**FRAGMENTO DEL DOCUMENTO**

---+---

"Rojo", la mirada artística y existencial de Mark Rothko

Por Ana Riera

La obra “Rojo”, de John Logan —un interesante dramaturgo al que no asustan los retos ni el riesgo— es uno de esos textos cuyo éxito depende en gran medida del montaje y el trabajo actoral. Por suerte, en la primera versión que hemos podido ver en España, concretamente en el teatro Español de Madrid (hasta el 30 de diciembre), tanto el montaje como los actores destacan por su verdad y compromiso. El resultado es una osada y rica experiencia que nos atrapa desde el primer momento y de la que salimos más lúcidos y muy emocionados.

Mark Rothko (Juan Echanove), un pintor ya consagrado, adalid del Expresionismo Abstracto, recibe un encargo muy especial. Pintar una de sus series para decorar un restaurante de lo más elitista en el corazón de Nueva York. El pintor se encuentra ya en el principio de su ocaso y recibirá por el encargo una importante suma de dinero, motivos por los que decide aceptarlo. Sin embargo, mientras lo acomete, se le plantea un profundo dilema moral que lo atormentará y le despertará muchas dudas. Durante el proceso contará con un ayudante (Ricardo Gómez), un joven aprendiz que busca su lugar en el mundo artístico, con el que debatirá sobre el arte, la vida e incluso la muerte. Es así como descubriremos que Rothko se niega a aceptar que un nuevo movimiento, el Pop Art, está a punto de desbancar su legado, del mismo modo que su generación hiciera antes con los cubistas. Y también su concepción del arte pictórico y de la existencia.

---+---

**PROBLEMA PLANTEADO**
Según la reseña sobre «Rojo», ¿en qué teatro de Madrid se presenta la versión de la obra que se ha podido ver en España?

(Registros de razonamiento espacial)
---+---

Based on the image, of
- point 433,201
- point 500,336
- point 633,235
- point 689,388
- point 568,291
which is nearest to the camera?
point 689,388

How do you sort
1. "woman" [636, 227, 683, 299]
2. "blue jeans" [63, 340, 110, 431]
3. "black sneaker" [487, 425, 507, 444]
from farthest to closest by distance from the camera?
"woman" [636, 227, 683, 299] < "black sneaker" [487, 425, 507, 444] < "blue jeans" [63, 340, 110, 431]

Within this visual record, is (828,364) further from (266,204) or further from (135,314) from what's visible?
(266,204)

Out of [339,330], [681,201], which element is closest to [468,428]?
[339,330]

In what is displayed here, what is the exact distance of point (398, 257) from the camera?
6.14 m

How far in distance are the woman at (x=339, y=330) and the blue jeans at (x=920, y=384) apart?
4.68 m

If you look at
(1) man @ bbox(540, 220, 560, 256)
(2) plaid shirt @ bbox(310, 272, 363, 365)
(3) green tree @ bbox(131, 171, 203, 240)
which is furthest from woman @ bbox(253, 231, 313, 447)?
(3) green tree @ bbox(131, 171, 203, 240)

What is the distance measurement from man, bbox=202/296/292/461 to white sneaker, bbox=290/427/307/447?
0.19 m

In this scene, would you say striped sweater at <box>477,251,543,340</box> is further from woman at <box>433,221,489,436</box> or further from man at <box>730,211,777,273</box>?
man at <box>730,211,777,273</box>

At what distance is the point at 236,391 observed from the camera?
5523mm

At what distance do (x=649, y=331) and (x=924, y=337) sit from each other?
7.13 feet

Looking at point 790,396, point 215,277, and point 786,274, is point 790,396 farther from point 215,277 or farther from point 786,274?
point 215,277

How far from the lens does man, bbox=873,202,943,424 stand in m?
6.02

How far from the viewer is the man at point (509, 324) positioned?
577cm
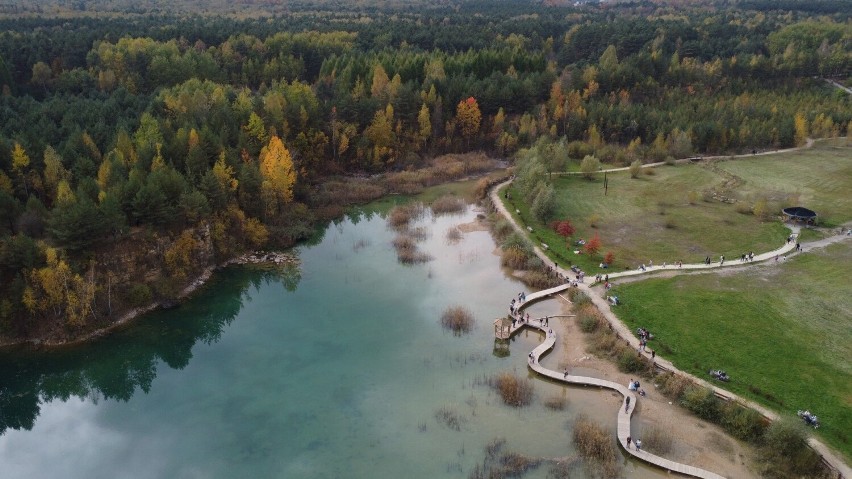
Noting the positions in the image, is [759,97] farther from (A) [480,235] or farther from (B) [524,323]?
(B) [524,323]

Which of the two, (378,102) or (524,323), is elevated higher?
(378,102)

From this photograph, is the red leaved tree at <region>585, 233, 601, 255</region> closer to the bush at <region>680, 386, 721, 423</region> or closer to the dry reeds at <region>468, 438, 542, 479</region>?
the bush at <region>680, 386, 721, 423</region>

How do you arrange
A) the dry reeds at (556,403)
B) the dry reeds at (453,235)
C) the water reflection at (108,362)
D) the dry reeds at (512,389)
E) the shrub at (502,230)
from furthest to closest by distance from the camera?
1. the dry reeds at (453,235)
2. the shrub at (502,230)
3. the water reflection at (108,362)
4. the dry reeds at (512,389)
5. the dry reeds at (556,403)

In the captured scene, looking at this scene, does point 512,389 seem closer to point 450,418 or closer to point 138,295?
point 450,418

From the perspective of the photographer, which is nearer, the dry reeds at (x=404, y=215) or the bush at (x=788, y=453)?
the bush at (x=788, y=453)

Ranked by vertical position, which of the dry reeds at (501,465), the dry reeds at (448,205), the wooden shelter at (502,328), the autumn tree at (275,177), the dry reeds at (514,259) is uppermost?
the autumn tree at (275,177)

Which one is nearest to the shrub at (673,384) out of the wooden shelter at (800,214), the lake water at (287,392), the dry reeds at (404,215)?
the lake water at (287,392)

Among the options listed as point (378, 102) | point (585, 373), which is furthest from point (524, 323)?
point (378, 102)

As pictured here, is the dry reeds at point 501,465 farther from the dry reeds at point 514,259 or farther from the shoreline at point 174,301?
the shoreline at point 174,301
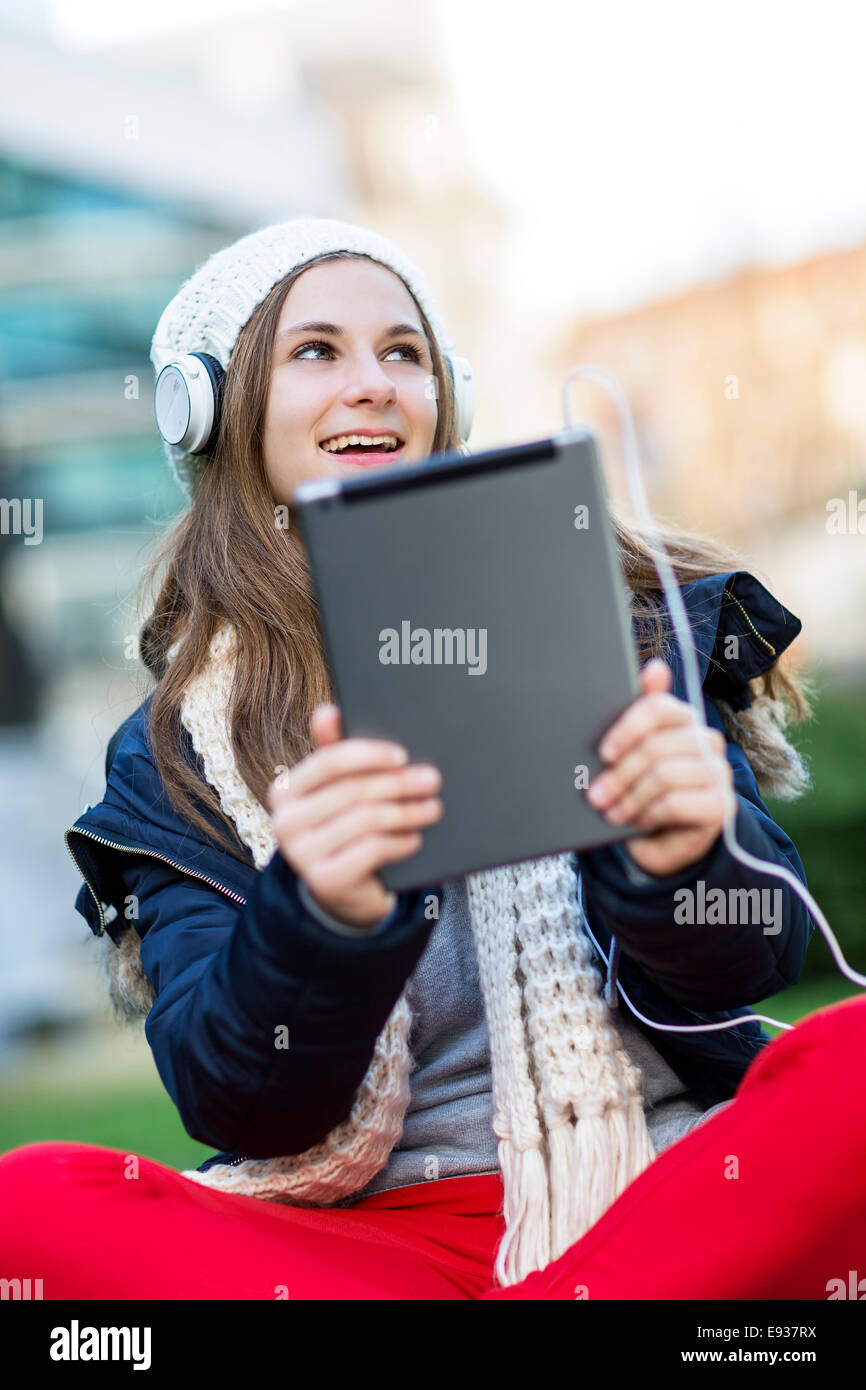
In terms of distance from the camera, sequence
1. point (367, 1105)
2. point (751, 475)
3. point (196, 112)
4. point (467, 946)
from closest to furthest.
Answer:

---+---

**RESPUESTA ESPERADA**
En el teatro Español de Madrid.